Female college students are more concerned about sexual violence on campus than are male students and are less likely to think their colleges and universities are doing enough about it,
says a survey. While you collect yourself and yell "
duh" at the screen, here's the part of the survey I find interesting.
The survey was conducted over three days last week, with 1,765 students
taking the poll. The respondents were a mix of college and college-bound
high school students who are members of Chegg's Chegghead panel, a
group of more than 15,000 students who are invited to respond to Chegg
surveys. The data were weighted to reflect national norms.
National norms? I don't think that word means what you think it means.
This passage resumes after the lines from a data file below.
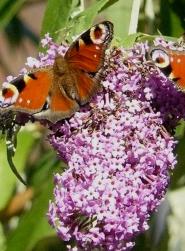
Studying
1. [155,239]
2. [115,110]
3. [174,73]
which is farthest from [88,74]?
[155,239]

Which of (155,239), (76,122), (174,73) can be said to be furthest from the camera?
(155,239)

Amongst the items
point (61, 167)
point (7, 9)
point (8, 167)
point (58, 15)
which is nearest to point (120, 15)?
point (58, 15)

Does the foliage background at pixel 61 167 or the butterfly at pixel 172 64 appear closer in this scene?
the butterfly at pixel 172 64

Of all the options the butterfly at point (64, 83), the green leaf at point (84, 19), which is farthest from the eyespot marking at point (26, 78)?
the green leaf at point (84, 19)

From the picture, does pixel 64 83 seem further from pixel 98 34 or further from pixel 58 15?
pixel 58 15

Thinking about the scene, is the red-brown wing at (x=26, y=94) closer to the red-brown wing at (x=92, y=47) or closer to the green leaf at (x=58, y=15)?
the red-brown wing at (x=92, y=47)

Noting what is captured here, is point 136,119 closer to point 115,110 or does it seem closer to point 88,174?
point 115,110

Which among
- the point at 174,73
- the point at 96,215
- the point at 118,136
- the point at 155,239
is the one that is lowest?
the point at 155,239

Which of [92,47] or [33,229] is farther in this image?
[33,229]
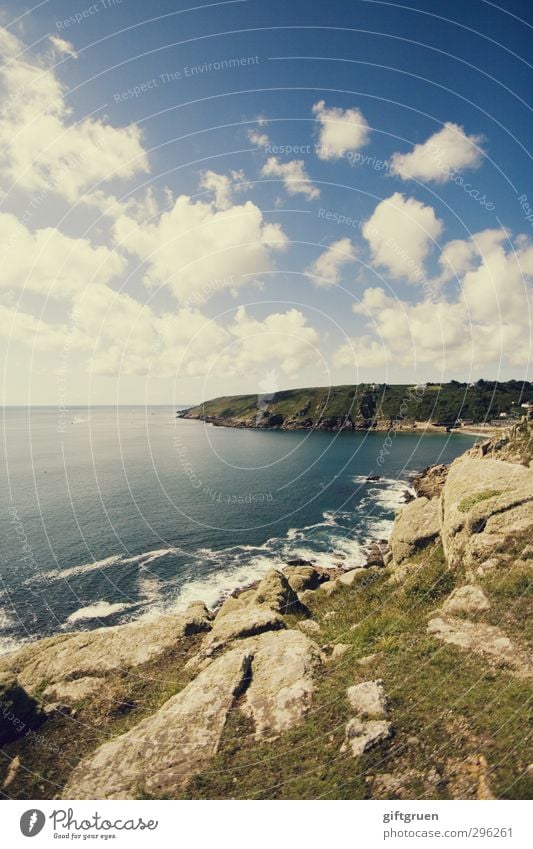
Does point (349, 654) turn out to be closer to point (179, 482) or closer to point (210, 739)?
point (210, 739)

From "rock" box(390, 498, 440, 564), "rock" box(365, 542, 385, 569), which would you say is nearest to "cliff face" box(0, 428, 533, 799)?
"rock" box(390, 498, 440, 564)

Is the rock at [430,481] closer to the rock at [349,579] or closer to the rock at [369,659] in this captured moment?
the rock at [349,579]

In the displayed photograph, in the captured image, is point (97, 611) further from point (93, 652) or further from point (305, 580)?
point (305, 580)

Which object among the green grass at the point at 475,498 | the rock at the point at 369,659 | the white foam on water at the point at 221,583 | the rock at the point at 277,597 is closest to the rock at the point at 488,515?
the green grass at the point at 475,498

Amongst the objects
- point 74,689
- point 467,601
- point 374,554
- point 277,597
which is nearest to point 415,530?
point 277,597
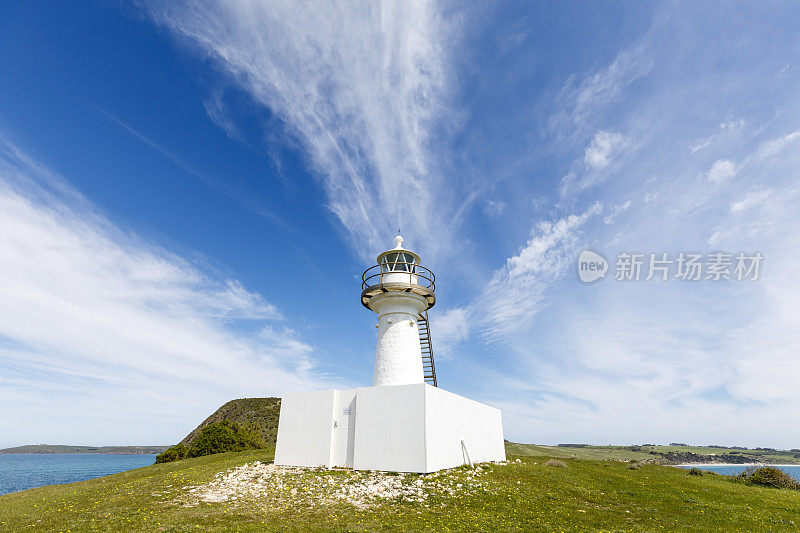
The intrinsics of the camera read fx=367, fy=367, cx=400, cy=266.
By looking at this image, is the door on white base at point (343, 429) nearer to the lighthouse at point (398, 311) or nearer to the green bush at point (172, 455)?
the lighthouse at point (398, 311)

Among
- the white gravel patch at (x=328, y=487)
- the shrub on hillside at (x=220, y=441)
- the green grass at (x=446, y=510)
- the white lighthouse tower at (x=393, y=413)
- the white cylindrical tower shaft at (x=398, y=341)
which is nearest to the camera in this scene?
the green grass at (x=446, y=510)

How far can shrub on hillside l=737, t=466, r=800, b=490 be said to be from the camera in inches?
829

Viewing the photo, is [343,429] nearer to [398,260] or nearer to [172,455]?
[398,260]

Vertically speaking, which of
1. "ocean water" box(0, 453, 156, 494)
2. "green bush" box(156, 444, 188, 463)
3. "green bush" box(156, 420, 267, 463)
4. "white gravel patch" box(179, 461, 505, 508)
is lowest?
"ocean water" box(0, 453, 156, 494)

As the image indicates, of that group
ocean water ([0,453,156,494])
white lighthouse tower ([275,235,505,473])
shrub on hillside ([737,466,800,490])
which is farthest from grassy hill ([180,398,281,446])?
shrub on hillside ([737,466,800,490])

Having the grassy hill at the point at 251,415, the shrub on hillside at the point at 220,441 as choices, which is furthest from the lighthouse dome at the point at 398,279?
the grassy hill at the point at 251,415

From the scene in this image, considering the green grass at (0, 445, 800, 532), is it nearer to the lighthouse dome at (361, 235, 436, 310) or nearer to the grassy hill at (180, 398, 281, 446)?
the lighthouse dome at (361, 235, 436, 310)

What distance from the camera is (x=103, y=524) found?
10.1 metres

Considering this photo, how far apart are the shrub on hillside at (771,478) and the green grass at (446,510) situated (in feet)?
13.8

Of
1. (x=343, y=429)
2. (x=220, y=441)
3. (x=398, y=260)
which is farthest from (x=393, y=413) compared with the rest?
(x=220, y=441)

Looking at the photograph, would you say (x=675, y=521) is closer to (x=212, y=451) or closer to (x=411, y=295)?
(x=411, y=295)

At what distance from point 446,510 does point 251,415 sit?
58962 millimetres

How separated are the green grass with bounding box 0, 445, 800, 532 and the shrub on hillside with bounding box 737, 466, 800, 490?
4.20 meters

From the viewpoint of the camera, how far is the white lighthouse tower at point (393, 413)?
653 inches
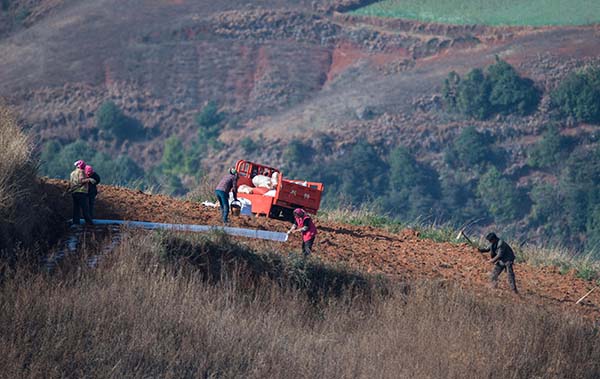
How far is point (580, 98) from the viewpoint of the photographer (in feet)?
283

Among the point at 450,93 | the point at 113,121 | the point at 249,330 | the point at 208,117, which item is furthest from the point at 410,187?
the point at 249,330

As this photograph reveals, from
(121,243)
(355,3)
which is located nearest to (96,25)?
(355,3)

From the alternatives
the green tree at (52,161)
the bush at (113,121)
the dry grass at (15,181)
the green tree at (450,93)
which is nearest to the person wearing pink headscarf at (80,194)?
the dry grass at (15,181)

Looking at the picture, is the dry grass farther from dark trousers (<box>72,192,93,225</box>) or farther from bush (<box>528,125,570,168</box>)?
bush (<box>528,125,570,168</box>)

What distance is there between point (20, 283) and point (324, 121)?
75.2 metres

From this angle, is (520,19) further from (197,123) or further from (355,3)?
(197,123)

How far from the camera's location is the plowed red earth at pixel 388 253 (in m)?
20.4

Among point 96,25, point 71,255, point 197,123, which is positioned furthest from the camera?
point 96,25

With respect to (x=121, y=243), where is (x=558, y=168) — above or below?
below

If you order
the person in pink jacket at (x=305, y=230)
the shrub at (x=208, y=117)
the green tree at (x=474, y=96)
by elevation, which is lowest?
the shrub at (x=208, y=117)

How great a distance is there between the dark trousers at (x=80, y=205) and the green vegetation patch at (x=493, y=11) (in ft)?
299

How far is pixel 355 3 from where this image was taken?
4498 inches

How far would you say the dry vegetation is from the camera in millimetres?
14102

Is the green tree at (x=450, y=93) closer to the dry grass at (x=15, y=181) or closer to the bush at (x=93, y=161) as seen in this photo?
the bush at (x=93, y=161)
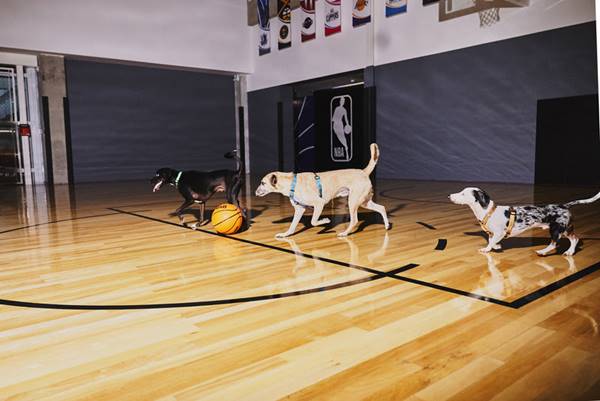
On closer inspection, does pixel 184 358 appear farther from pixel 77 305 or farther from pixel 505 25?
pixel 505 25

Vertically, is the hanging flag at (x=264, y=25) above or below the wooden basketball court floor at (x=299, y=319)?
above

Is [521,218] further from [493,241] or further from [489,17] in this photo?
[489,17]

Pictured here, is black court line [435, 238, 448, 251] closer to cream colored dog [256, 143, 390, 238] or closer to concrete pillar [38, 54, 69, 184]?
cream colored dog [256, 143, 390, 238]

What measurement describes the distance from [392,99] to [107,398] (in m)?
11.3

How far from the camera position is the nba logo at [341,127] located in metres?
12.0

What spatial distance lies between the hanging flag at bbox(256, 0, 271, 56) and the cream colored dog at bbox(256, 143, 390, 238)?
11.5m

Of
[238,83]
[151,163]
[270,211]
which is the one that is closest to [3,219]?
[270,211]

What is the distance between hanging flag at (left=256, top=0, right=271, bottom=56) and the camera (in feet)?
48.0

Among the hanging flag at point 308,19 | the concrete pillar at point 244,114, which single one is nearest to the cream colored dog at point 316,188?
the hanging flag at point 308,19

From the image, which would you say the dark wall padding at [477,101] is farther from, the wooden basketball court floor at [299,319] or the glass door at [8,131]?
the glass door at [8,131]

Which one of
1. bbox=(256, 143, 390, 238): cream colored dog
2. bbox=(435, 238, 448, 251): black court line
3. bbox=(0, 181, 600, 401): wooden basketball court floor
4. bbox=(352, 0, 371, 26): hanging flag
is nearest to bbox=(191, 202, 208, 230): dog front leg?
bbox=(0, 181, 600, 401): wooden basketball court floor

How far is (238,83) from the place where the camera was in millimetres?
15922

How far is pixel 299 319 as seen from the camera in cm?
220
Normally we weight data to reflect demographics (age, sex, etc.) of a population we're trying to describe. Simply put, if your sample is light on females compared to Census or other data for a population, you'd weight male answers a little less, female answers a little more. Norms? Imprecise wording. A "norm" is a standard or acceptable behavior, unless by some chance they mean the mathematical definition of "norm," which is "the product of a complex number and its conjugate, equal to the
sum of the squares of its real and imaginary components, or the positive
square root of this sum." I'm willing to bet it's not the mathy one. Plus this is at best a convenience sample of "Cheggheads," so we have no way of knowing how representative it truly is of all college students.
Thanks to David Simpson for pointing this one out to me.